Era sencillo: De fondo unas vallas y un granero, unas cuantas vacas y ovejas chiquitas, unas nubes en la parte superior de la hoja. Parecía un cielo de tormenta. En el centro de la hoja, una figura grande con cuatro patas, una cola, y un par de orejas en forma de triángulos que sobresalían sobre el conjunto de círculos que componían la cabeza, ojos y nariz de un animal. Por debajo estaba escrito con letra grande, aunque un poco torpe, el nombre “ROCKY”.

  Mientras abría la puerta y me despedía, le conté a la mamá lo que Benja había dicho, al mismo tiempo que le mostraba el dibujo que me había dado. Hubo un silencio de unos segundos, una mirada llena de culpa, “Teníamos un perro antes, cuando las cosas estaban un poco mejor”. La puerta se abrió, y me fui en silencio, casi huyendo.

No volví a preguntar sobre Rocky.

 Esa noche soñé con un perro como el del dibujo, era del tamaño de un nene como Benja, estaba quieto, durmiendo profundamente, en medio de una granja, y el cielo estaba gris. Un hombre se acercaba a él, y lo cubría con una sábana, luego se alejaba del lugar dándole la espalda al animal.
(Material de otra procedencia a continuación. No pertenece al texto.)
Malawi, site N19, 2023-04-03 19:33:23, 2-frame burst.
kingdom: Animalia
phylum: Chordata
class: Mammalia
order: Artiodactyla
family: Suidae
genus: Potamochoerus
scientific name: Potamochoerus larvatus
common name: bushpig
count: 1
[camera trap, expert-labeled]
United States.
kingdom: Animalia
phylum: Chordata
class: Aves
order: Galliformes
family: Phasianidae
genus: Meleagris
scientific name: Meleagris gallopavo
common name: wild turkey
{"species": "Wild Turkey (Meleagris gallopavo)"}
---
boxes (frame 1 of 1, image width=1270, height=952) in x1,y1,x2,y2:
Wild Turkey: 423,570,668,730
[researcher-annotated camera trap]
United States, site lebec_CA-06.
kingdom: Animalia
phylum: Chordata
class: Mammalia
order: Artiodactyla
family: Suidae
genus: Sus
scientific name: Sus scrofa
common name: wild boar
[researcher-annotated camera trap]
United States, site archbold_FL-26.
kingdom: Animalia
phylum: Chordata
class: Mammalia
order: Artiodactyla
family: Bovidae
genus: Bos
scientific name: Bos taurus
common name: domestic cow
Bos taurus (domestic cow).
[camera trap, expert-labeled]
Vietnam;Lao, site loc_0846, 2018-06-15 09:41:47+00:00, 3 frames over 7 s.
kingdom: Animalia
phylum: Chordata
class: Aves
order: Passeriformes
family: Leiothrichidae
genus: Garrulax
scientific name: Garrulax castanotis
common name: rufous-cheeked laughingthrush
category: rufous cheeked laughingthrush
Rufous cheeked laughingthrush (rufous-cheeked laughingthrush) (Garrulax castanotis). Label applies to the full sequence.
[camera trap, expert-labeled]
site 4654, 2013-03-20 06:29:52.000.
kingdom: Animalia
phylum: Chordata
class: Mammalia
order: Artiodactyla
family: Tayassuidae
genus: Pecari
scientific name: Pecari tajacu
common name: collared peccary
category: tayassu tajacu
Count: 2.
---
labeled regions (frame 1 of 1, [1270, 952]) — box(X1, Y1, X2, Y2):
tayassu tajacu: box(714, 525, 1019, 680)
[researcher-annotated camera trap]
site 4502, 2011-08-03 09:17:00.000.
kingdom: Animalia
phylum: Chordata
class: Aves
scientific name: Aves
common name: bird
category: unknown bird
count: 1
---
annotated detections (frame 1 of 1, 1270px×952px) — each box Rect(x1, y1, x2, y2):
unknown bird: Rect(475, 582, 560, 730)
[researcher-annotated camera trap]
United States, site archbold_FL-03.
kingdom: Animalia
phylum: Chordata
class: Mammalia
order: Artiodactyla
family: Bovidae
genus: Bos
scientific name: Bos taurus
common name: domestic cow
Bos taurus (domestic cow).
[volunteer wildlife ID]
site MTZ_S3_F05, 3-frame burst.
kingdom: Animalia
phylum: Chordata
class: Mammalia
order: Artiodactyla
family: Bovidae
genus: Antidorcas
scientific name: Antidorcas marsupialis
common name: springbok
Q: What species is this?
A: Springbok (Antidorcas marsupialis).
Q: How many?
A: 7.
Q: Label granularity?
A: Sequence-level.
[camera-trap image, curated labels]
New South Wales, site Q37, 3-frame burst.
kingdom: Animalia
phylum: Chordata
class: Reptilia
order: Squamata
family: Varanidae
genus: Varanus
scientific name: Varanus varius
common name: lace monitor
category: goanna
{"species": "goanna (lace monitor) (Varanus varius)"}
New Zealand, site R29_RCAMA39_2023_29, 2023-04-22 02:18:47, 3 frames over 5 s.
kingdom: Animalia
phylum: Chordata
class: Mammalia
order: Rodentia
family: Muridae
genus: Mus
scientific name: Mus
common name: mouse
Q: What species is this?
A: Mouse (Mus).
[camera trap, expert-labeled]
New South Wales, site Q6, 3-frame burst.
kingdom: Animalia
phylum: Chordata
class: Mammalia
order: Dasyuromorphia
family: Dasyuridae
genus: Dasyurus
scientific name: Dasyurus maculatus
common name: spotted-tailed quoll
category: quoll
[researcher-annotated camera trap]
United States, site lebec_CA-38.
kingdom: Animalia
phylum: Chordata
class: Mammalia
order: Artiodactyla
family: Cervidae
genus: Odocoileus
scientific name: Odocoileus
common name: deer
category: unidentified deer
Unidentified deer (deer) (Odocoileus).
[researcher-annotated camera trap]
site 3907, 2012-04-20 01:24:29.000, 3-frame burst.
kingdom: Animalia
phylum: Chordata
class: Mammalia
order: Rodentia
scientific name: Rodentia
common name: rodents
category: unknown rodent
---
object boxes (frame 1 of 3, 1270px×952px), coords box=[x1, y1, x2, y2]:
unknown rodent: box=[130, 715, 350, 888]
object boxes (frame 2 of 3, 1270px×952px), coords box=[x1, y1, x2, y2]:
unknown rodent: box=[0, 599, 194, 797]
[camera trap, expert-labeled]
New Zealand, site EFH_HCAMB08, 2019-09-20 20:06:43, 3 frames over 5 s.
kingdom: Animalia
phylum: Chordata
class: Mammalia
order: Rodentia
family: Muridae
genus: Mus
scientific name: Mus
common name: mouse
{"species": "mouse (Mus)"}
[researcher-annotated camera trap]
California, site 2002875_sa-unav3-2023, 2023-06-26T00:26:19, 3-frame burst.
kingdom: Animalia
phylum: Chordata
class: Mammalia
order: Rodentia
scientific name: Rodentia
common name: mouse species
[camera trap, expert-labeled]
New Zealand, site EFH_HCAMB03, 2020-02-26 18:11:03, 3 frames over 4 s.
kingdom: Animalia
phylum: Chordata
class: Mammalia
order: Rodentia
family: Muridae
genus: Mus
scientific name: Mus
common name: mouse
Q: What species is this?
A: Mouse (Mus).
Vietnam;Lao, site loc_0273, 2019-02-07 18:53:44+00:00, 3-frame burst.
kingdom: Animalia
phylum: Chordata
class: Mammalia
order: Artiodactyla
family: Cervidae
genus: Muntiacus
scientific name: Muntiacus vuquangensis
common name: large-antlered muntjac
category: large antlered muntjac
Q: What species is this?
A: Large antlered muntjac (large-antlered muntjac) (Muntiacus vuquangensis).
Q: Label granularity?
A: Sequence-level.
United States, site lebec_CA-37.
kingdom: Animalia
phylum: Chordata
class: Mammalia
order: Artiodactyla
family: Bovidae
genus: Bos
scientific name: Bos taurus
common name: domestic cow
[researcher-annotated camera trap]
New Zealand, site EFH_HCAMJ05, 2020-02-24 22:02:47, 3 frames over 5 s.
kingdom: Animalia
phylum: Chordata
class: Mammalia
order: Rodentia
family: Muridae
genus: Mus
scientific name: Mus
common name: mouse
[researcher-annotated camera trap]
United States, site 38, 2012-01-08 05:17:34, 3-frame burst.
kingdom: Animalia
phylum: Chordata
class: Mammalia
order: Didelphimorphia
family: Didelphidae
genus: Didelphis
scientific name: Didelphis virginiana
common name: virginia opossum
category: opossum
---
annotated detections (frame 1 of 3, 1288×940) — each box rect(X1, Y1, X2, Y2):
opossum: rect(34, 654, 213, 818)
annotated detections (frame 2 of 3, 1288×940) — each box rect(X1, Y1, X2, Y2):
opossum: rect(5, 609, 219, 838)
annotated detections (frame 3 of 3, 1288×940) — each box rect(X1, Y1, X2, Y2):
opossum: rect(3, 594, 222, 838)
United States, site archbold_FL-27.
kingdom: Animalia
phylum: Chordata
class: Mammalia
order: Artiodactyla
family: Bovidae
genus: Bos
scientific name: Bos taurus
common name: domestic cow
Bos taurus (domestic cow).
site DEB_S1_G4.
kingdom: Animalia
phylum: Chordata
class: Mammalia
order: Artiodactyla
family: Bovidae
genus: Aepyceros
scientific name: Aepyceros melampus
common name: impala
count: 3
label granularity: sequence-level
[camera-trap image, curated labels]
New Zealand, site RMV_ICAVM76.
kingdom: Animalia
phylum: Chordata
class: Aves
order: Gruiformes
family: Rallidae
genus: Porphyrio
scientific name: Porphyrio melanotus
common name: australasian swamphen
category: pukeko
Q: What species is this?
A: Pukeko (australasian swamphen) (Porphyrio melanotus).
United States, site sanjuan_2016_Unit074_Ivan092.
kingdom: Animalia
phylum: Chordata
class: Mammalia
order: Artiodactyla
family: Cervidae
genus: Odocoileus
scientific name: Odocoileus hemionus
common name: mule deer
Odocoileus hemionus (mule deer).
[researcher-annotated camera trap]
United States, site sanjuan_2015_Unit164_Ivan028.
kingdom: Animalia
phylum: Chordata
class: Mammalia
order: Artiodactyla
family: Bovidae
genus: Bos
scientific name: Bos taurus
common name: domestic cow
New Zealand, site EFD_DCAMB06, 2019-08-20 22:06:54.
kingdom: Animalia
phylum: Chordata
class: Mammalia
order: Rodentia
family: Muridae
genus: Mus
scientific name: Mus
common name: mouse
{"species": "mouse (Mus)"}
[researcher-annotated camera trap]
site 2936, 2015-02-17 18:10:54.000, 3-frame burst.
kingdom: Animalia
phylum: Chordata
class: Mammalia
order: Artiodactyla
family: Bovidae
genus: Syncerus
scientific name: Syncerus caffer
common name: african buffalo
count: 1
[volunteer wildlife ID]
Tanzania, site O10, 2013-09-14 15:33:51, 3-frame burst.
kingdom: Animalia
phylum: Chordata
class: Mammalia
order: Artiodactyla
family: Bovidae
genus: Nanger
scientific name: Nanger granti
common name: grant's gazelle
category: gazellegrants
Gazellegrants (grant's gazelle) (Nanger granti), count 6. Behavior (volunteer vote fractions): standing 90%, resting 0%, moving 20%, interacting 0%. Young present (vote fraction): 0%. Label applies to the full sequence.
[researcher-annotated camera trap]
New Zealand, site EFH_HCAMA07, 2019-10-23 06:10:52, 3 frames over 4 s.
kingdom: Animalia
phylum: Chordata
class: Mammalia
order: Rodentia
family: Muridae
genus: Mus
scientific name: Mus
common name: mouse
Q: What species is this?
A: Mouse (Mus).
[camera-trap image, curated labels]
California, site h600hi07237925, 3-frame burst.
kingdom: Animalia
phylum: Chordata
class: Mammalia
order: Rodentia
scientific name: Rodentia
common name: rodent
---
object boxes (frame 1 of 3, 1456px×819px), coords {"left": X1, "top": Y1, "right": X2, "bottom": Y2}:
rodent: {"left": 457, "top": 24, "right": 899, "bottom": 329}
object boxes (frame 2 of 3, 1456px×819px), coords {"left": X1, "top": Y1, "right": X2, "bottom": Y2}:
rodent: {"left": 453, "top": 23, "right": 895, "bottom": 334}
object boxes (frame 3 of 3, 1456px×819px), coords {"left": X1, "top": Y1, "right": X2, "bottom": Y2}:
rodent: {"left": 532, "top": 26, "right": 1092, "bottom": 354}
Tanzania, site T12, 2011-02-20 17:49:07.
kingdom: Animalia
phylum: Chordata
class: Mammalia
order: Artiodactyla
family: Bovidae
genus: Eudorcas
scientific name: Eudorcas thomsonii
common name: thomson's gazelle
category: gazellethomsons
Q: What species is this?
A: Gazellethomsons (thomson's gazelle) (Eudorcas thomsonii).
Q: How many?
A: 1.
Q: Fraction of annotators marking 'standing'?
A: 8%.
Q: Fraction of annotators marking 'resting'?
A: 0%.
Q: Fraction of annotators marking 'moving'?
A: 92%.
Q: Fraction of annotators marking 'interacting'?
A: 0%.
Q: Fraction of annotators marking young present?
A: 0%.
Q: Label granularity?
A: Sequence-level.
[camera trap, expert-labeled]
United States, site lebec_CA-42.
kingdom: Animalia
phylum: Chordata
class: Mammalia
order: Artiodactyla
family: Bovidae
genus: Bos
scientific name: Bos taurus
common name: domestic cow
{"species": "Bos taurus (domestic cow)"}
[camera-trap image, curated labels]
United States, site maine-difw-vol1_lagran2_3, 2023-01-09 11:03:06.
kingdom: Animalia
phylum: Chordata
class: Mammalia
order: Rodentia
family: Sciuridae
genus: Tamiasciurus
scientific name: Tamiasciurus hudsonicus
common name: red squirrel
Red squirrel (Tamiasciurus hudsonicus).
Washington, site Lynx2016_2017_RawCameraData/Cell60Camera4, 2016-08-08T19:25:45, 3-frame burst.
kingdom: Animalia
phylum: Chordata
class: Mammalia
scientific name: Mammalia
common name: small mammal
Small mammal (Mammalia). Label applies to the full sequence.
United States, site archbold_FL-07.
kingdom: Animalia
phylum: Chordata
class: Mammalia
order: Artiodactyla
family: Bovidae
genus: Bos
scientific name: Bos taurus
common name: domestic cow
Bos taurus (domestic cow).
 Cuando desperté me acordé de Ramón, mi primer y único perro, me acordé de su pelo casi dorado, de lo grande que se había puesto, de cómo me acompañaba y jugaba conmigo. Se me hizo un nudo en la garganta al pensar que nunca lo había ido a visitar a la granja a donde se lo había llevado mi viejo.

 Con ese pensamiento dándome vueltas en la cabeza me sumergí completamente debajo de mis sábanas blancas.

 Me desperté varias veces en la madrugada esa noche, me parecía escuchar el ladrido de un perro a lo lejos, lo cual era raro porque las mascotas están prohibidas en el edificio.